# OCR-D/core
> Python modules implementing [OCR-D specs](https://github.com/OCR-D/spec) and related tools
[](https://pypi.org/project/ocrd/)
[](https://github.com/OCR-D/core/actions/workflows/docker-image.yml)
[](https://github.com/OCR-D/core/actions/workflows/unit-test.yml)
[](https://codecov.io/gh/OCR-D/core)
[](https://scrutinizer-ci.com/g/OCR-D/core)
[](https://scrutinizer-ci.com/g/OCR-D/core)
[](https://gitter.im/OCR-D/Lobby)
<!-- BEGIN-MARKDOWN-TOC -->
* [Introduction](#introduction)
* [Installation](#installation)
* [Command line tools](#command-line-tools)
* [`ocrd` CLI](#ocrd-cli)
* [`ocrd-dummy` CLI](#ocrd-dummy-cli)
* [Configuration](#configuration)
* [Packages](#packages)
* [ocrd_utils](#ocrd_utils)
* [ocrd_models](#ocrd_models)
* [ocrd_modelfactory](#ocrd_modelfactory)
* [ocrd_validators](#ocrd_validators)
* [ocrd_network](#ocrd_network)
* [ocrd](#ocrd)
* [bash library](#bash-library)
* [Testing](#testing)
* [See Also](#see-also)
<!-- END-MARKDOWN-TOC -->
## Introduction
This repository contains the python packages that form the base for tools within the
[OCR-D ecosphere](https://github.com/topics/ocr-d).
All packages are also published to [PyPI](https://pypi.org/search/?q=ocrd).
## Installation
**NOTE** Unless you want to contribute to OCR-D/core, we recommend installation
as part of [ocrd_all](https://github.com/OCR-D/ocrd_all) which installs a
complete stack of OCR-D-related software.
The easiest way to install is via `pip`:
pip install ocrd
All Python software released by [OCR-D](https://github.com/OCR-D) requires Python 3.8 or higher.

| JOB A |
Write out the whole OCR-D/core overview above, word for word.

| RECORDS PROVIDED |
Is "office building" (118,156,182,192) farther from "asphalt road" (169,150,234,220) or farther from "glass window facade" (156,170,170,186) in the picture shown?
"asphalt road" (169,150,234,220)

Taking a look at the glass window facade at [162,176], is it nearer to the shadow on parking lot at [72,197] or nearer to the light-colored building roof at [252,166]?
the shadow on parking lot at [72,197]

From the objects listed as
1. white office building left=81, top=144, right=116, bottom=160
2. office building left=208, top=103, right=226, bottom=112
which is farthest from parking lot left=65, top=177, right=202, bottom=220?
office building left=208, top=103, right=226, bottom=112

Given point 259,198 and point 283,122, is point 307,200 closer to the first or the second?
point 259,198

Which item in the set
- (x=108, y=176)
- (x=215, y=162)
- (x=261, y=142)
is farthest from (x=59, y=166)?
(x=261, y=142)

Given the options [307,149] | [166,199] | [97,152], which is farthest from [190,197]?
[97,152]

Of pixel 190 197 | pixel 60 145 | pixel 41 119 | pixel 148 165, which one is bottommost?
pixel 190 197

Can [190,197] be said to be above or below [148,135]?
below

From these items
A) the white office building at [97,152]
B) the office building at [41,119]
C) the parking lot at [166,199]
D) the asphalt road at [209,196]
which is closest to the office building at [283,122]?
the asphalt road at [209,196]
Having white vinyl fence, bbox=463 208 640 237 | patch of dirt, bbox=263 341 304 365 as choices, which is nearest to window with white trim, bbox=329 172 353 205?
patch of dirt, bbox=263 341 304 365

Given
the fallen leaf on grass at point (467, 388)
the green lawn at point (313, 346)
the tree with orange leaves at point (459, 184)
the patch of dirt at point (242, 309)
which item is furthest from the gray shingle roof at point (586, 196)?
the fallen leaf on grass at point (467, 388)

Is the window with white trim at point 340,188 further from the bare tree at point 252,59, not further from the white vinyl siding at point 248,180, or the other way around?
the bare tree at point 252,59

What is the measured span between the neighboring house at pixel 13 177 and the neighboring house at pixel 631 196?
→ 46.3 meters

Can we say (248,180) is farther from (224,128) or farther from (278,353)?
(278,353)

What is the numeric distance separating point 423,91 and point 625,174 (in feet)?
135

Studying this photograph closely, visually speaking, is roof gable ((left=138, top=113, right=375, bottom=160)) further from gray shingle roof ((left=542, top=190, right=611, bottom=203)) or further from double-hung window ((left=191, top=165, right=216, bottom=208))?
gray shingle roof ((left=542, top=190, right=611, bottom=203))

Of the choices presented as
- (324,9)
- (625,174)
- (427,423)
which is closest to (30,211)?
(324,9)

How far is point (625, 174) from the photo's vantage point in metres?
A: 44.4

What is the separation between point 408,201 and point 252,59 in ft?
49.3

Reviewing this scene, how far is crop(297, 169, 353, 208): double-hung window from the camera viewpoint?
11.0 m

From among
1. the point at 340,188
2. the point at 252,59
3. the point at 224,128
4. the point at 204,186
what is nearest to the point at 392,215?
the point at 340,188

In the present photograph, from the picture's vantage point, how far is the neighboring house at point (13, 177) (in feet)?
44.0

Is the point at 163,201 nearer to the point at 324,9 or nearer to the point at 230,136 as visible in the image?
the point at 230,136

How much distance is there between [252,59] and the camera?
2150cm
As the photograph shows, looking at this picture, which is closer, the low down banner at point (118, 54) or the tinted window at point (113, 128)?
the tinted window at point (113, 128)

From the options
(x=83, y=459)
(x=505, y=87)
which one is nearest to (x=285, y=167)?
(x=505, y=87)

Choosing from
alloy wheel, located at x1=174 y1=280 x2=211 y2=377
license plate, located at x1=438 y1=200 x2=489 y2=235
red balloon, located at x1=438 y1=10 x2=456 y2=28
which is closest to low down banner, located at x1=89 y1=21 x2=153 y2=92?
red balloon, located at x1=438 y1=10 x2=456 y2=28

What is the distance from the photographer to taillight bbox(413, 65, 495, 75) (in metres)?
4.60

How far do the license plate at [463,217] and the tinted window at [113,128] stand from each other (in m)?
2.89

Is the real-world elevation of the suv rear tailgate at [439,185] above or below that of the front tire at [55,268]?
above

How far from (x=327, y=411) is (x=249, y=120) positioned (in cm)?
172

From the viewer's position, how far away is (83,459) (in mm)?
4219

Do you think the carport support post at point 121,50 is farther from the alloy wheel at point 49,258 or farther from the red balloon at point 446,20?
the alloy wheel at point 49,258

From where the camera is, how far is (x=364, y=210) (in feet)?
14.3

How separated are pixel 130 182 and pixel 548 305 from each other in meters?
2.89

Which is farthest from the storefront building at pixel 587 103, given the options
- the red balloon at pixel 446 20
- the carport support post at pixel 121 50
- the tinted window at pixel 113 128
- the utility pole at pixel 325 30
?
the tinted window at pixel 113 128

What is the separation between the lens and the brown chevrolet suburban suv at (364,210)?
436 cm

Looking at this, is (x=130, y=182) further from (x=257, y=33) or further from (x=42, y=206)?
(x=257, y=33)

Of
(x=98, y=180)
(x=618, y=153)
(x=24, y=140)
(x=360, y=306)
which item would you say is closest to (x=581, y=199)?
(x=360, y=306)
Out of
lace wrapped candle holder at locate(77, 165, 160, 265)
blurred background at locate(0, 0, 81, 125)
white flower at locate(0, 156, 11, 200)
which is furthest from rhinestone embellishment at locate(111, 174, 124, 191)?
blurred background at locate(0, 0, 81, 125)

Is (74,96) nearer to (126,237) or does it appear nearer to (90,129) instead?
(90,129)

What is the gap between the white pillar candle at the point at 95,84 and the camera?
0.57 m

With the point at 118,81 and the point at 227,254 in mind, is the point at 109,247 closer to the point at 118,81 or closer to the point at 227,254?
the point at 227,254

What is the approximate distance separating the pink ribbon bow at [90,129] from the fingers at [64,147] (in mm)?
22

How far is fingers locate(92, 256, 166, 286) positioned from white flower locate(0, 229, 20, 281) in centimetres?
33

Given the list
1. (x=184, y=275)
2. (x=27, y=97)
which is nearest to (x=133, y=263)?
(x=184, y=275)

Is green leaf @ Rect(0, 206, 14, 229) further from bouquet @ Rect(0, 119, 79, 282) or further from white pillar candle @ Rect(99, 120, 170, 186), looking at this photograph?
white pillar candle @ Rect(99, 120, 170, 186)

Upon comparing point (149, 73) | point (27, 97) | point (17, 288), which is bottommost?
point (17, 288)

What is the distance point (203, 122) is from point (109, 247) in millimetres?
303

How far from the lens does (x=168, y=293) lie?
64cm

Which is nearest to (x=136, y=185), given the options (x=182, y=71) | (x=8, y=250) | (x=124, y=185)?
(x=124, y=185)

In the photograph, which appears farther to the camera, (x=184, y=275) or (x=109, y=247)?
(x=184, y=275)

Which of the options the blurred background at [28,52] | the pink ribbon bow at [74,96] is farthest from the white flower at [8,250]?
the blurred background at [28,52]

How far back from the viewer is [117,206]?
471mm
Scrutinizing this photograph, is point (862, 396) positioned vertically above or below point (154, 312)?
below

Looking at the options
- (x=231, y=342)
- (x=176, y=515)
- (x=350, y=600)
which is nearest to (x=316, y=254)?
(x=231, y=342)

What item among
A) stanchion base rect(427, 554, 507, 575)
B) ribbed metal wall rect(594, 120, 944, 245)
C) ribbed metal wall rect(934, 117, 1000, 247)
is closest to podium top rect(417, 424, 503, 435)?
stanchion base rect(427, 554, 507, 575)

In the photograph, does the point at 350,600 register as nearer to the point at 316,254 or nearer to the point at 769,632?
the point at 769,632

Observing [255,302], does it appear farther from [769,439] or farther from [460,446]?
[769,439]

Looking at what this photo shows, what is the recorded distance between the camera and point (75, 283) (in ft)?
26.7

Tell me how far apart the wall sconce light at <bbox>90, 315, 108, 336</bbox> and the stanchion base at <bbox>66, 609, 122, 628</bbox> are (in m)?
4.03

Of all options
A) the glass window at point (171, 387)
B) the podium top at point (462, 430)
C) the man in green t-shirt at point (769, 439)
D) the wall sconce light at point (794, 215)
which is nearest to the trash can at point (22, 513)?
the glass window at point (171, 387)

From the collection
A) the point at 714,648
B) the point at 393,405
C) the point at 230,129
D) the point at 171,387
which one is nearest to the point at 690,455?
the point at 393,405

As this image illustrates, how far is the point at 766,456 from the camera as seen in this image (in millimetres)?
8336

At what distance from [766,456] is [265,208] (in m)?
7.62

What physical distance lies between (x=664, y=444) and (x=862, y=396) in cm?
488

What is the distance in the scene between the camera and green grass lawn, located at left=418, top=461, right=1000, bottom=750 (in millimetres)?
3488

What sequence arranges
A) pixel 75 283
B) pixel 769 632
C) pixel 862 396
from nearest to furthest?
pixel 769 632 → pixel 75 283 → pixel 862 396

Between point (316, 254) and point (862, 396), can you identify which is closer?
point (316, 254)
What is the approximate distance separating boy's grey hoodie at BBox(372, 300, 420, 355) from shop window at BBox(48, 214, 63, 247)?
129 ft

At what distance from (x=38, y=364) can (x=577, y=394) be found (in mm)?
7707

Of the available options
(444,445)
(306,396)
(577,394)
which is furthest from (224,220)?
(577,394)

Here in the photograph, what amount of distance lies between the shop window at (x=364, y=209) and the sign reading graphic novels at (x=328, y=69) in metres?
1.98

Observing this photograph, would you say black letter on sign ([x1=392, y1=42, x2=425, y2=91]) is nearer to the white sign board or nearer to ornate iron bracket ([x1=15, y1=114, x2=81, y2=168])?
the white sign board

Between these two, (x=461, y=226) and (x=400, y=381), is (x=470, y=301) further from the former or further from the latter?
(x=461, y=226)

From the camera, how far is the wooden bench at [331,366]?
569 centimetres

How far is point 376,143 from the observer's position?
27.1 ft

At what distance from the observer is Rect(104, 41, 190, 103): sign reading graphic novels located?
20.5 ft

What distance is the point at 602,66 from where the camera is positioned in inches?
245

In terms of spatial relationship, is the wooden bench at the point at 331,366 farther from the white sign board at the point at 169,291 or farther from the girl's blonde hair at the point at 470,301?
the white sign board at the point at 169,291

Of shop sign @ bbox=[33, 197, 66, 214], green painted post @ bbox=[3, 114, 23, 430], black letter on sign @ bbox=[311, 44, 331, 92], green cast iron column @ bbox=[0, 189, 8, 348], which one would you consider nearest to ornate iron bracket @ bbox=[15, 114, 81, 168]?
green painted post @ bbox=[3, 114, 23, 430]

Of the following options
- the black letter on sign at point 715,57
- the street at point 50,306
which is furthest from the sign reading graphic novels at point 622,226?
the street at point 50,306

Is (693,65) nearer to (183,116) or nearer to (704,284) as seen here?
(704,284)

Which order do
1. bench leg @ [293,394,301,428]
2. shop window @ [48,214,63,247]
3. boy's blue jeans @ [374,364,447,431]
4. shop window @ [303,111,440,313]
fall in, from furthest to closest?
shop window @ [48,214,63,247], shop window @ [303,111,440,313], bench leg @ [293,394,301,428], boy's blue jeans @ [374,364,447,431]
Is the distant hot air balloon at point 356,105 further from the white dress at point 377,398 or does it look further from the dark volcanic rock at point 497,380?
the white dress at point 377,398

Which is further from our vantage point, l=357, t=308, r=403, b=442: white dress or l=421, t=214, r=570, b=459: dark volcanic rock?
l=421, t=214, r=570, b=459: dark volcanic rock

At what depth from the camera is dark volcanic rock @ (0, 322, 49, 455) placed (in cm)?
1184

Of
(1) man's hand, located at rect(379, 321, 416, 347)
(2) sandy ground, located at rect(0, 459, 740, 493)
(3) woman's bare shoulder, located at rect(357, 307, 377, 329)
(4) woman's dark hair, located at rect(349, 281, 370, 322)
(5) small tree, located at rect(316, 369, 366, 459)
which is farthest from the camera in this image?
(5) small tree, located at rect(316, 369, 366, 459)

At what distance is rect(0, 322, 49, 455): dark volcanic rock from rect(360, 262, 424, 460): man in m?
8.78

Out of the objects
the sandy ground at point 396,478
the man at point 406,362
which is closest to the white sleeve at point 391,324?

| JOB B |
Revise the rows starting at the line that contains "Which is further" and ending at the last line of the rows, changing "sandy ground" to "sandy beach" and leaving everything else the same. Return only those lines.

| WRITTEN REPLY A |
# OCR-D/core
> Python modules implementing [OCR-D specs](https://github.com/OCR-D/spec) and related tools
[](https://pypi.org/project/ocrd/)
[](https://github.com/OCR-D/core/actions/workflows/docker-image.yml)
[](https://github.com/OCR-D/core/actions/workflows/unit-test.yml)
[](https://codecov.io/gh/OCR-D/core)
[](https://scrutinizer-ci.com/g/OCR-D/core)
[](https://scrutinizer-ci.com/g/OCR-D/core)
[](https://gitter.im/OCR-D/Lobby)
<!-- BEGIN-MARKDOWN-TOC -->
* [Introduction](#introduction)
* [Installation](#installation)
* [Command line tools](#command-line-tools)
* [`ocrd` CLI](#ocrd-cli)
* [`ocrd-dummy` CLI](#ocrd-dummy-cli)
* [Configuration](#configuration)
* [Packages](#packages)
* [ocrd_utils](#ocrd_utils)
* [ocrd_models](#ocrd_models)
* [ocrd_modelfactory](#ocrd_modelfactory)
* [ocrd_validators](#ocrd_validators)
* [ocrd_network](#ocrd_network)
* [ocrd](#ocrd)
* [bash library](#bash-library)
* [Testing](#testing)
* [See Also](#see-also)
<!-- END-MARKDOWN-TOC -->
## Introduction
This repository contains the python packages that form the base for tools within the
[OCR-D ecosphere](https://github.com/topics/ocr-d).
All packages are also published to [PyPI](https://pypi.org/search/?q=ocrd).
## Installation
**NOTE** Unless you want to contribute to OCR-D/core, we recommend installation
as part of [ocrd_all](https://github.com/OCR-D/ocrd_all) which installs a
complete stack of OCR-D-related software.
The easiest way to install is via `pip`:
pip install ocrd
All Python software released by [OCR-D](https://github.com/OCR-D) requires Python 3.8 or higher.

| WRITTEN REPLY B |
Which is further from our vantage point, l=357, t=308, r=403, b=442: white dress or l=421, t=214, r=570, b=459: dark volcanic rock?
l=421, t=214, r=570, b=459: dark volcanic rock

At what depth from the camera is dark volcanic rock @ (0, 322, 49, 455) placed (in cm)?
1184

Of
(1) man's hand, located at rect(379, 321, 416, 347)
(2) sandy beach, located at rect(0, 459, 740, 493)
(3) woman's bare shoulder, located at rect(357, 307, 377, 329)
(4) woman's dark hair, located at rect(349, 281, 370, 322)
(5) small tree, located at rect(316, 369, 366, 459)
which is farthest from the camera in this image?
(5) small tree, located at rect(316, 369, 366, 459)

At what distance is rect(0, 322, 49, 455): dark volcanic rock from rect(360, 262, 424, 460): man in m?
8.78

Out of the objects
the sandy beach at point 396,478
the man at point 406,362
which is closest to the white sleeve at point 391,324?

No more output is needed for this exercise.